In this context, US President Donald Trump appealed to countries importing oil through the Strait to “assume their responsibilities” and secure this extremely important waterway, stressing the need to “protect and use it,” in light of the continued military operations against Iran.

At the same time, oil prices witnessed a noticeable rise, as the price of Brent crude jumped by nearly 7% to reach $108.15 per barrel, while West Texas Intermediate crude rose by more than 8% to reach $108.11, due to Trump’s statements about continuing the military attacks for additional weeks, without providing any solutions to the crisis of closing the strait.

These events were quickly reflected in the global economy, as Chinese airlines, including Air China, announced an increase in fuel fees on domestic flights, reflecting the high cost of energy.

In the Southeast Asia region, Anwar Ibrahim announced the implementation of a remote work policy in government institutions starting April 15, with the aim of reducing fuel consumption and ensuring stable supplies.

As for Europe, British Prime Minister Keir Starmer announced the holding of a meeting of about 35 countries to discuss ways to reopen the Strait of Hormuz and ensure the safety of navigation, while France is preparing to take measures to rationalize energy consumption, amid rising fuel prices and shortages at some stations.

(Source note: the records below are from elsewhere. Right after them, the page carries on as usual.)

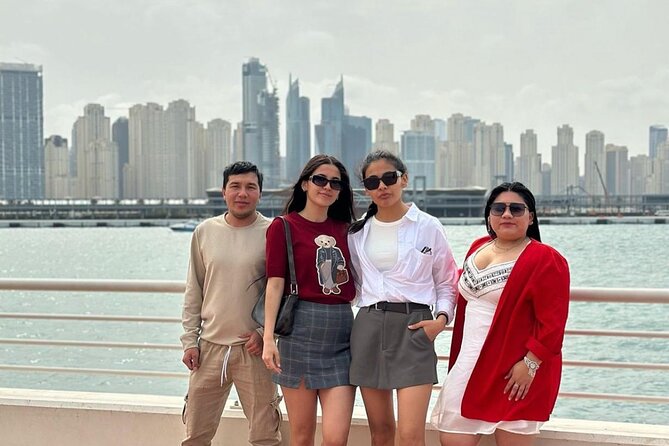 Dubai City Tour - Key things that make this tour worth a look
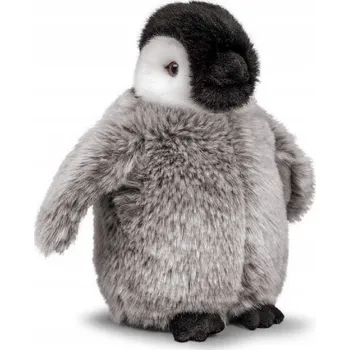 plyšák Plyšák TUČŇÁK CÍSAŘSKÝ MLÁDĚ PENGUIN CHICK BA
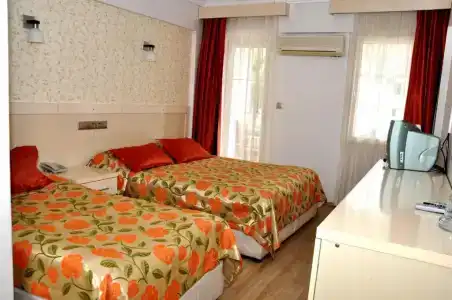 Delfi Spa & Wellness Center - 45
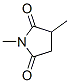 1,3-dimethylpyrrolidine-2,5-dione CAS#: 15542-96-8
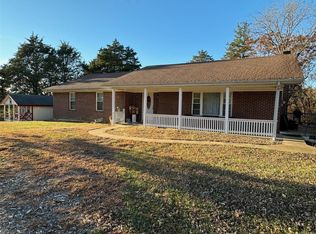 1281 Clay St, Washington, MO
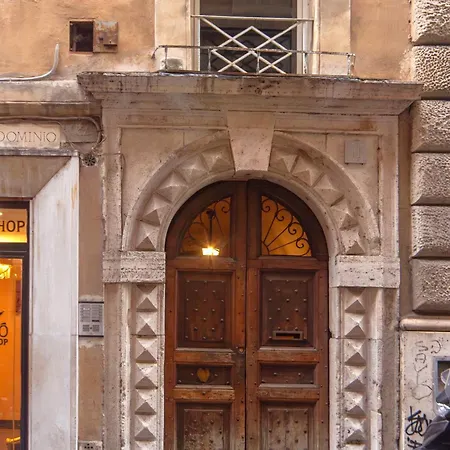 Lägenhet Cartari, Renaissance Flat A Few Steps From Piazza Navona And Vatican *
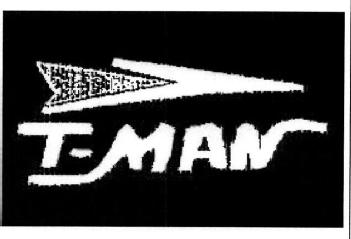 T-MAN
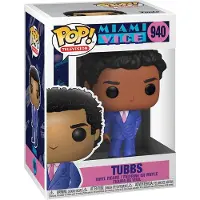 Funko POP! Miami Vice S2 - Tubbs 940 - Pop - Figurine en vinyle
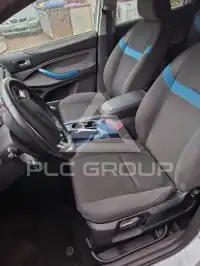 2009 Ford Kuga
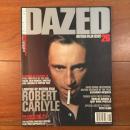 Dazed & Confused No.26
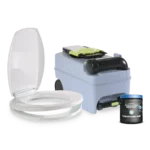 Dometic Toilet Renew Kit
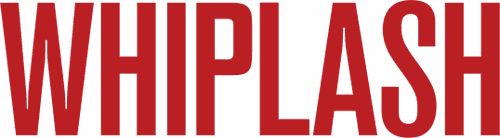 Whiplash — logos 3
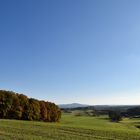 franconian landscape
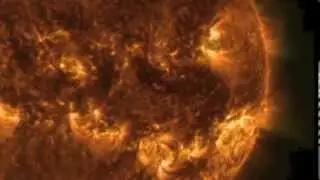 New Ice Record, Proton Spikes | S0 News Sept 15, 2014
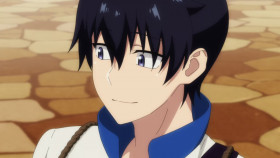 Harem in the Labyrinth of Another World S01E08 1080p HEVC x265-MeGusta EZTV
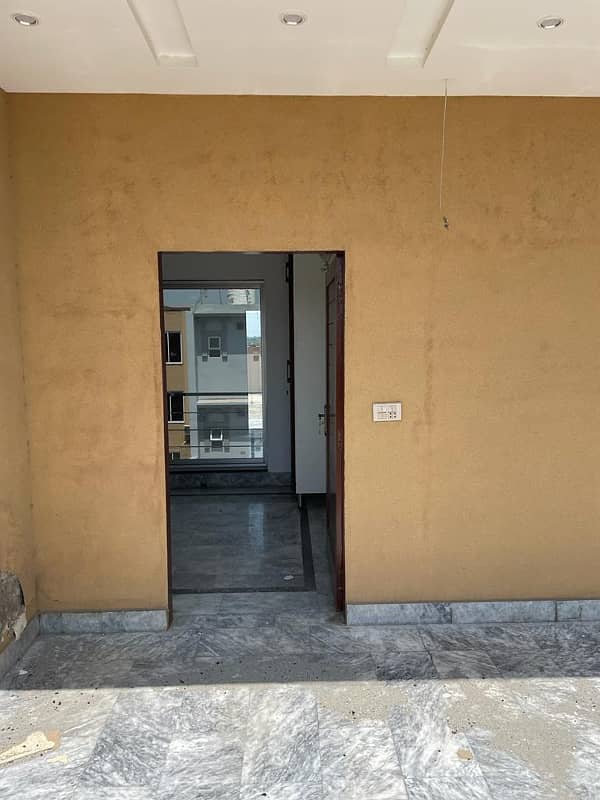 5 Marla Full House For Rent In Lake City Sector M7 Block. 21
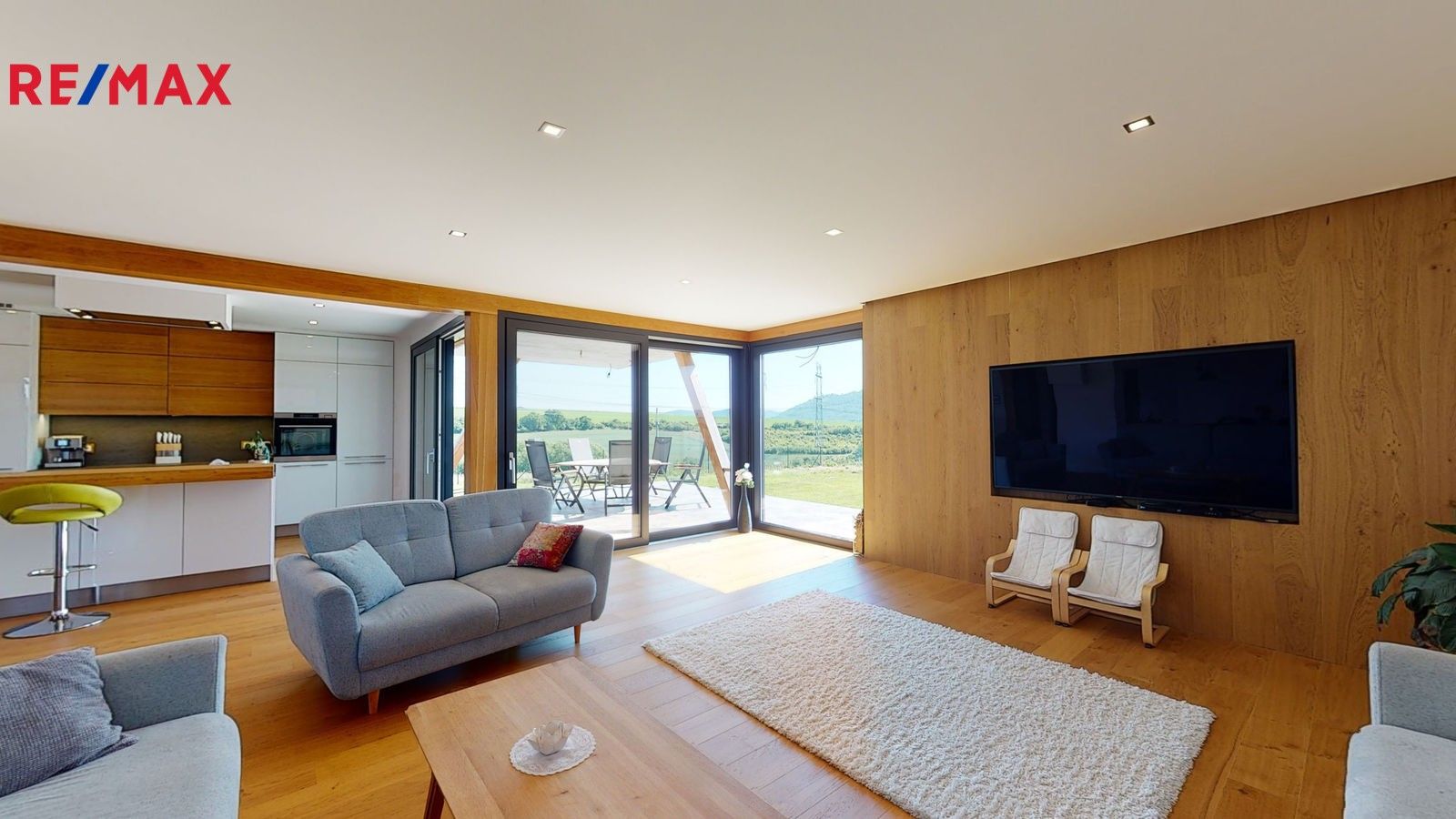 Rodinné domy, Tišnovská, Veverská Bítýška, 275 m²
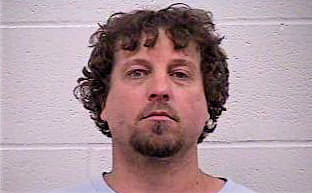 Ritts Mark - Kenton County, KY 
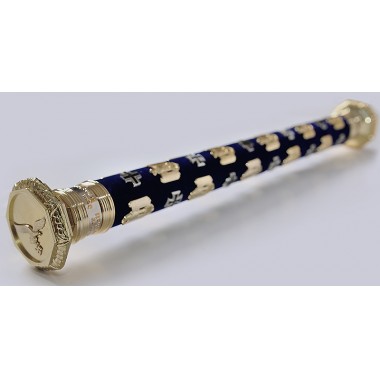 Kesselring's Field Marshal Baton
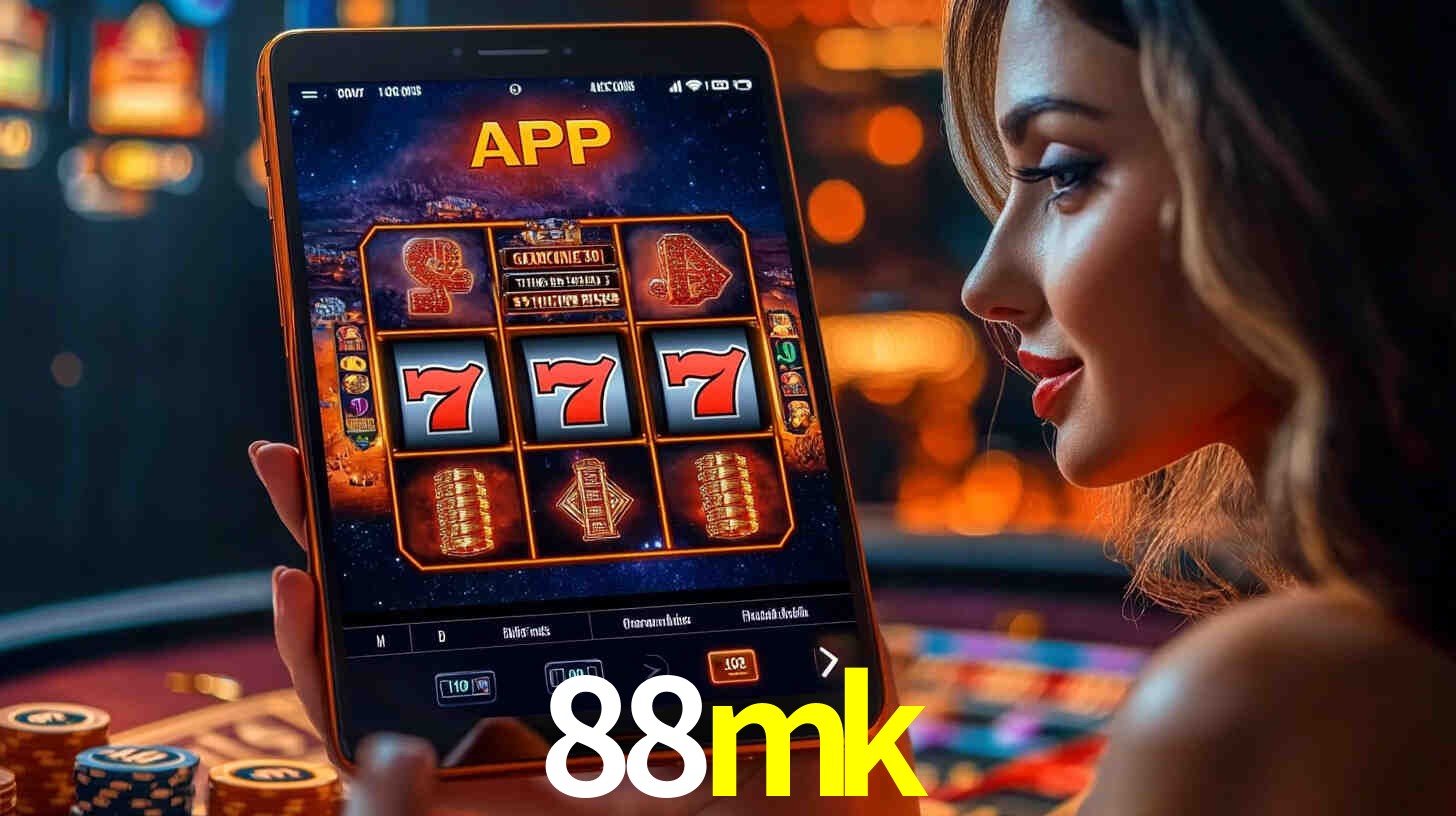 88mk: A Experiência de Casino com Jogos de Mesa ao Vivo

At the same time, the World Bank expressed “deep concern” about the effects of the war on inflation, food security and the labor market globally, noting coordination with the International Monetary Fund and the International Energy Agency to meet emergency needs.

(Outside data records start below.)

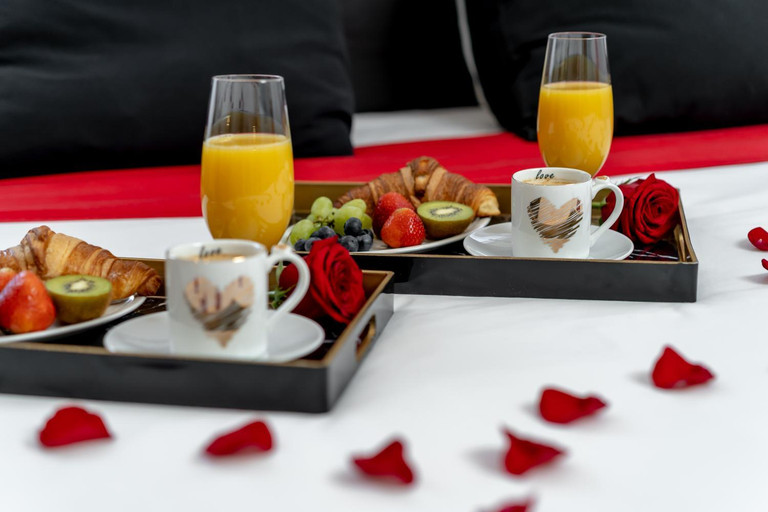 Food & Drinks 5, Komorowski Luxury Guest Rooms, Kraków City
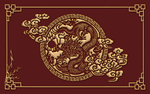 背景墙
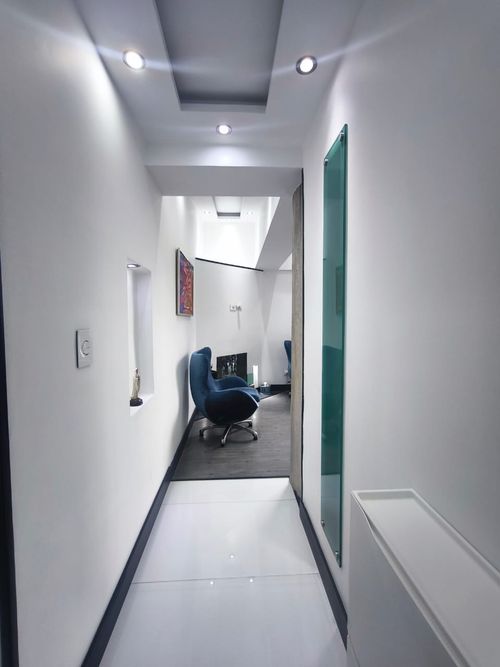 Apartaestudio en Venta en Chapinero, Bogotá - Miniatura 12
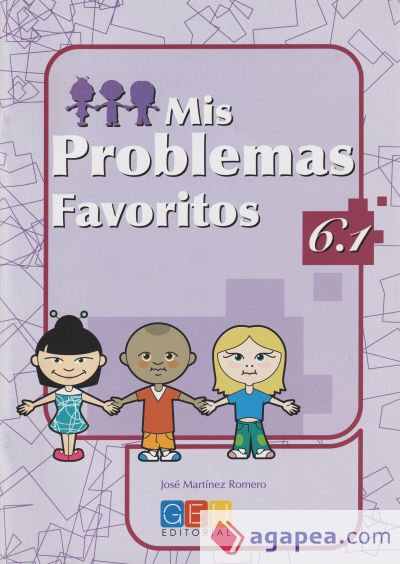 Mis Problemas Favoritos 6.1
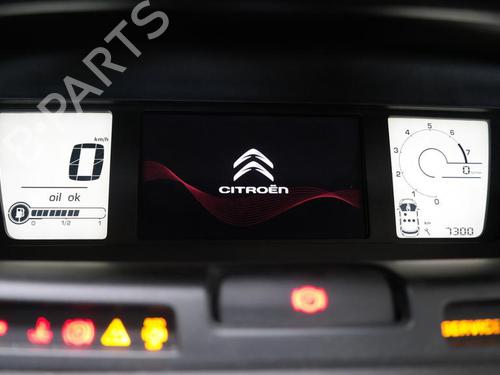 Middle console CITROËN C4 Picasso I MPV (UD_) 1.6 VTi 120 | BP36622888I22  - Image 11
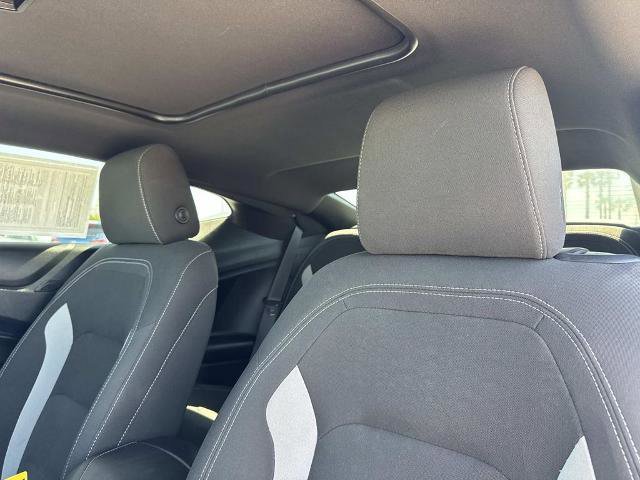 Used 2023 Chevrolet Camaro LT w/ RS Package image 22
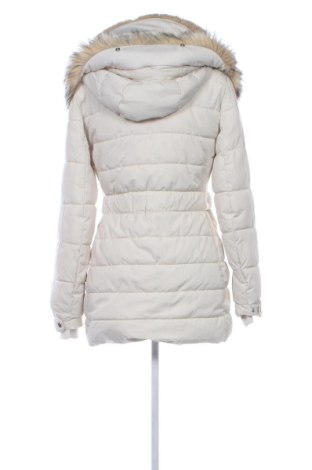 Kurtka damska Zara, Rozmiar XS, Kolor Biały, Cena 171,47 zł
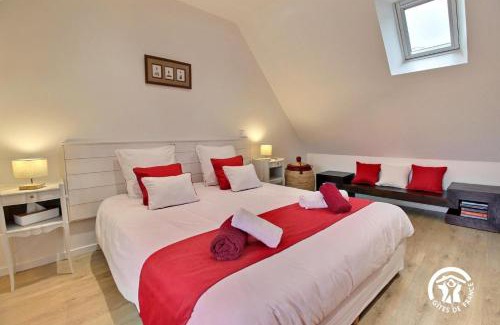 Gavres House | L'effet mer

The Bank of England also warned that the war had caused a “significant negative supply shock” to the global economy, increasing inflationary pressures and putting growth at risk, while economic institutes lowered their forecasts for German economic growth to 0.6% this year.

In the United States, data from the US Energy Information Administration showed a decline in the strategic reserve of oil, with continued pressure on supplies.

Even distant countries were not spared these effects, as the Kingdom of Bhutan announced an increase in fuel prices as a result of a shortage of supplies, which led to overcrowding at gas stations.

These developments come in light of the ongoing war between the United States and Iran, which has disrupted shipping traffic in the Strait of Hormuz, through which a large portion of global oil exports passes.

With faltering supplies and rising costs of shipping and insurance, global markets are facing a new wave of inflation, while countries seek to take immediate measures to alleviate the pressure on their economies.

This scene reflects the extent of the interconnectedness of the global economy, as the effects of any escalation in the Gulf region quickly extend to various continents, putting the world before a new economic test in light of a very complex geopolitical environment.